___ Auszug ___
Brüssel – Die EU-Kommission zeigt sich "schwer besorgt" über die jüngsten Entwicklungen in der Türkei. "Es hat ernsthafte Rückschritte im Bereich Meinungsfreiheit im vergangenen Jahr gegeben", heißt es in dem Mittwoch von EU-Erweiterungskommissar Johannes Hahn im EU-Parlament in Brüssel vorgestellten Fortschrittsbericht. Das Vorgehen gegen die oppositionelle prokurdische HDP sei eine "schwerwiegende Sorge".

Die EU-Kommission hält dennoch an den Beitrittsverhandlungen mit Ankara fest. Der Bericht verweist auf die Eröffnung von weiteren Verhandlungskapiteln im November 2015 und im Juni 2016. "Dies beinhaltet auch vorbereitende Arbeiten zu drei anderen Kapiteln und das laufende Update der Screeningberichte in den Schlüsselkapiteln 23 und 24." Beide Seiten hätten zudem Optionen zur Aufwertung der Zollunion geprüft.
___
Aufgabe A
Überarbeite im Artikel über die Türkei alles von "Die EU-Kommission hält" bis hinunter zu "der Zollunion geprüft.", wobei "Ankara" durch "der Türkei" ersetzt wird.
Aufgabe B
Führe den Artikel über die Türkei im Anschluss an seinen letzten Satz weiter.
___ Gegebene Daten ___
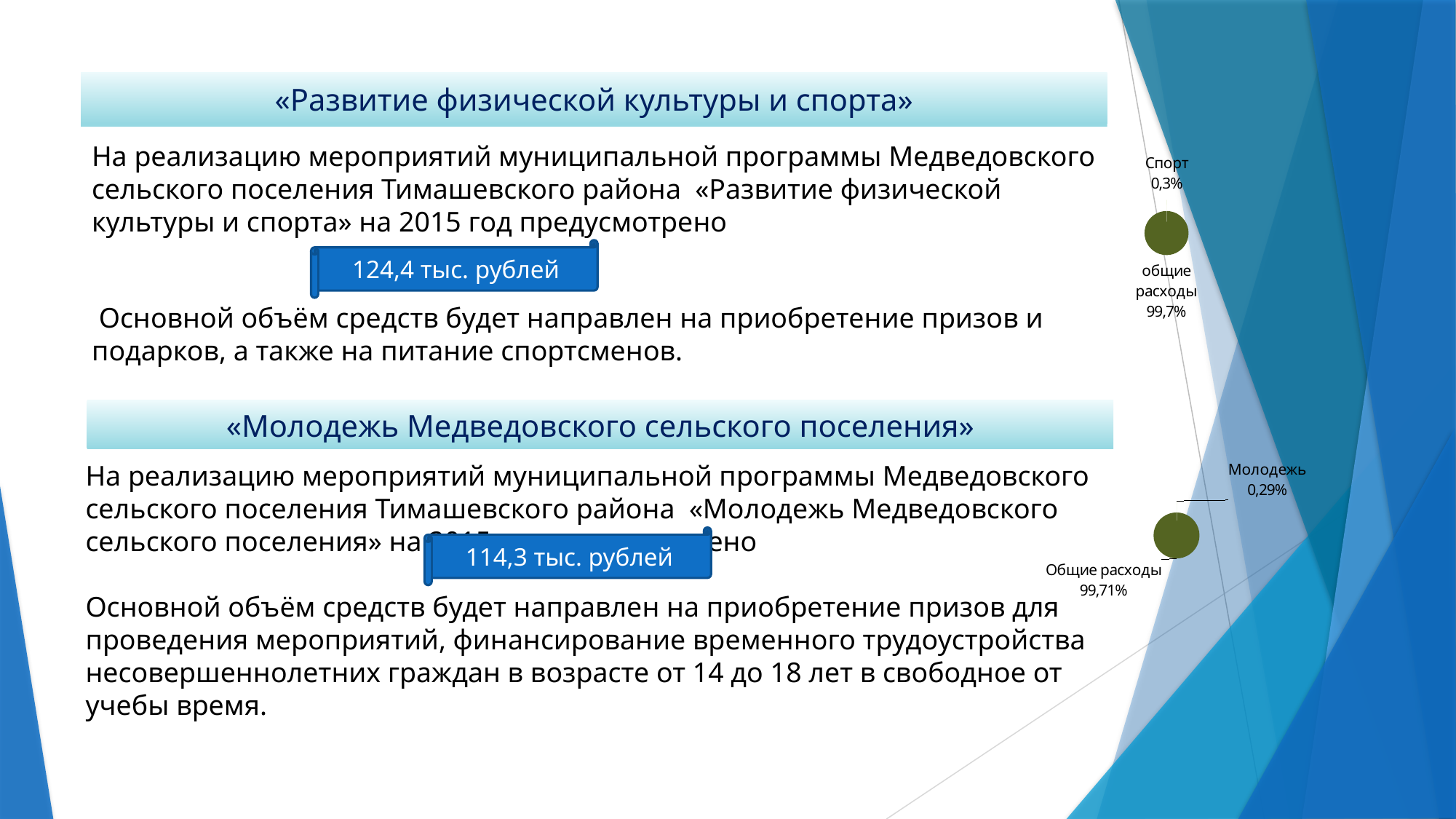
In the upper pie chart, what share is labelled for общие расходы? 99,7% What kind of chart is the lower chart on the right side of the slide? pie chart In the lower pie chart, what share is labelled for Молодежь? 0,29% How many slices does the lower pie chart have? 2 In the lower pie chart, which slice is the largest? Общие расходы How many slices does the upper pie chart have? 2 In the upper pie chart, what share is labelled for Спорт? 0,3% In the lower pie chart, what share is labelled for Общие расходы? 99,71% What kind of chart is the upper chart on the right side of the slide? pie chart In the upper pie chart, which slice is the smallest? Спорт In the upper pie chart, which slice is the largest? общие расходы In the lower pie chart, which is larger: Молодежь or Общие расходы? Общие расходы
___
Lösung A
Die EU-Kommission hält dennoch an den Beitrittsverhandlungen mit der Türkei fest. Der Bericht verweist auf die Eröffnung von weiteren Verhandlungskapiteln im November 2015 und im Juni 2016. "Dies beinhaltet auch vorbereitende Arbeiten zu drei anderen Kapiteln und das laufende Update der Screeningberichte in den Schlüsselkapiteln 23 und 24." Beide Seiten hätten zudem Optionen zur Aufwertung der Zollunion geprüft.

Lösung B
Willkür

"Selektive und willkürliche Anwendung des Gesetzes, vor allem zu den Bestimmungen zur nationalen Sicherheit und dem Kampf gegen Terrorismus, haben eine negative Auswirkung auf die Meinungsfreiheit", heißt es in dem EU-Report. "Laufende und neue Kriminalfälle gegen Journalisten, Schriftsteller oder Nutzer sozialer Medien, der Entzug von Akkreditierungen, eine hohe Zahl von Verhaftungen von Journalisten sowie die Schließung zahlreicher Medientitel im Gefolge des Putschversuchs im Juli sind Anlass zu ernsthafter Sorge. Die Versammlungsfreiheit ist weiter übermäßig eingeschränkt, sowohl im Gesetz als auch in der Praxis."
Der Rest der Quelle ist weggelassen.